Je m’inclinai rapidement, et il répliqua en m’envoyant le contenu de son gobelet sur la figure.

— Tiens, voilà pour toi ! ricana-t-il.

Ses amis rirent grassement, ravis de voir une gaijin se faire humilier. J’étais trempée, et mes vêtements aussi. Surtout, je puais la vieille bière chaude.

— Elle porte un happi du Wada-gumi, Aniki, fit remarquer un yakuza un peu plus observateur que la moyenne.

— M’en fous. Les étrangers et les femelles sont trop nombreux à s’incruster dans la fête depuis quelques années. Ils n’ont rien à y faire ! Allez, dégage.

Je serrai les poings, impuissante. Ces types avaient trop bu, et il fallait que je fasse attention à ne « vexer personne »... Je fis donc ce qu’il me disait et m’éloignai, les joues en feu, avant de me retirer dans une ruelle pour m’éponger. Malheureusement, je n’avais pas de mouchoir sur moi : tout ce que je pouvais faire, c’était m’essuyer avec la manche du happi que Shôko m’avait prêté. Il était immonde. C’était certes normal de se dégueulasser pendant ce genre de festivités, mais je me sentais honteuse de rendre un vêtement aussi sale à cette femme qui s’était montrée si bonne pour moi.
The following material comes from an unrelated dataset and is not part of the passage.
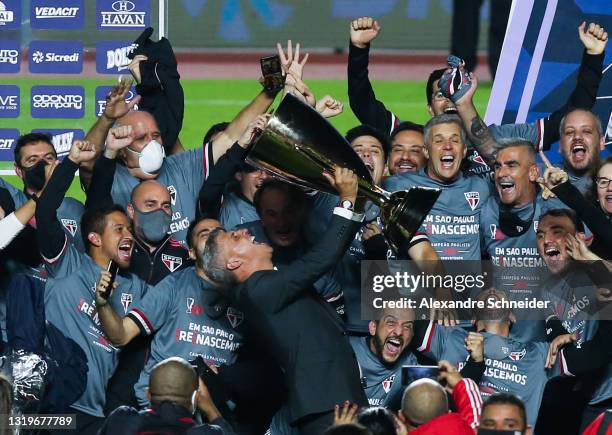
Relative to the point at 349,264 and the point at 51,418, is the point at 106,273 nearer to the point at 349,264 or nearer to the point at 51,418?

Tant pis, je vais l’emporter et l’amener au pressing, décidai-je. J’irai le lui rendre plus tard.

— Tenez, fit alors une voix familière. Vous avez sans doute besoin de ça.
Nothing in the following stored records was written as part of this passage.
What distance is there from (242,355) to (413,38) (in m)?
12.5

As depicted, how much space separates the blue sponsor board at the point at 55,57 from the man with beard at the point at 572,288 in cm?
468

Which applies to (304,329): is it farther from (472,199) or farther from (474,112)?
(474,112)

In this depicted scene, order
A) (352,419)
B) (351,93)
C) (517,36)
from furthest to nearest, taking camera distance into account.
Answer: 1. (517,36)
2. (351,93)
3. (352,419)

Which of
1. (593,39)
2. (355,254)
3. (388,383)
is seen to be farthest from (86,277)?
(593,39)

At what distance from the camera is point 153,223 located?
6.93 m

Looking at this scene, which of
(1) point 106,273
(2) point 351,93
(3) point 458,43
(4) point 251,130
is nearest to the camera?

Je relevai la tête. C’était l’inspecteur Uchida, le flic qui était venu me rendre visite quelques mois auparavant. Que faisait-il là ?
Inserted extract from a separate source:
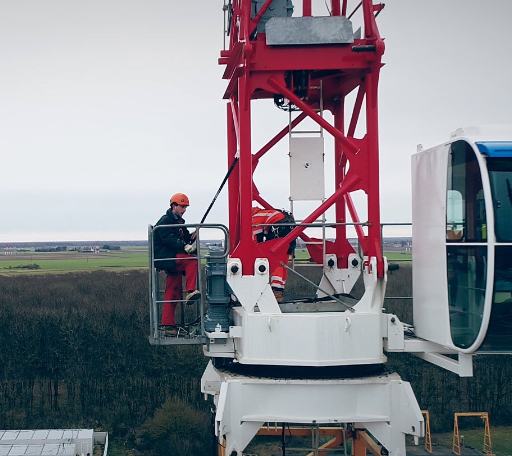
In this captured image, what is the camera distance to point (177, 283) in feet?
38.5

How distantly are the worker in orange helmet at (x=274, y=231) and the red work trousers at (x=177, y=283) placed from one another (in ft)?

— Merci, répondis-je en prenant le paquet de mouchoirs gratuits qu’il me tendait.

Je ne les acceptais jamais lorsqu’on m’en donnait dans la rue. J’avais sans doute tort.

— Vous cherchez votre mari ?

Je hochai la tête.

— Il est avec le groupe Marukin Takahashi-gumi, à l’entrée du sanctuaire. Par contre, je vous déconseille d’y aller. Les femmes ne sont pas trop les bienvenues, et très souvent, les hommes se battent entre eux pour porter l’un des grosmikoshi principaux.

Je soupirai, soudain très lasse. Est-ce qu’il y avait un seul endroit où les femmes étaient les bienvenues — hormis au lit ou pour servir à boire —, et où ces types ne se battaient pas ?

— Tant pis, je prends le risque, répondis-je en secouant ma manche.

De toute façon, vu mon état...

— Je vous accompagne, proposa aimablement Uchida.

Je le suivis dans la foule, qu’il fendait comme un requin dans un banc de maquereaux. Plus on approchait du sanctuaire, plus ça secouait. C’était même pire que la fosse du Hellfest. Uchida finit par passer son bras autour de mon épaule, me collant contre lui pour me protéger des corps lourds qui menaçaient de m’écraser en se jetant les uns contre les autres. En ce troisième jour de fête — le dernier, et donc le plus violent — les gens avaient atteint un tel état d’ébriété qu’ils étaient devenus incontrôlables. La chaleur, qui commençait tout juste à se dissiper avec la tombée du jour, n’aidait en rien.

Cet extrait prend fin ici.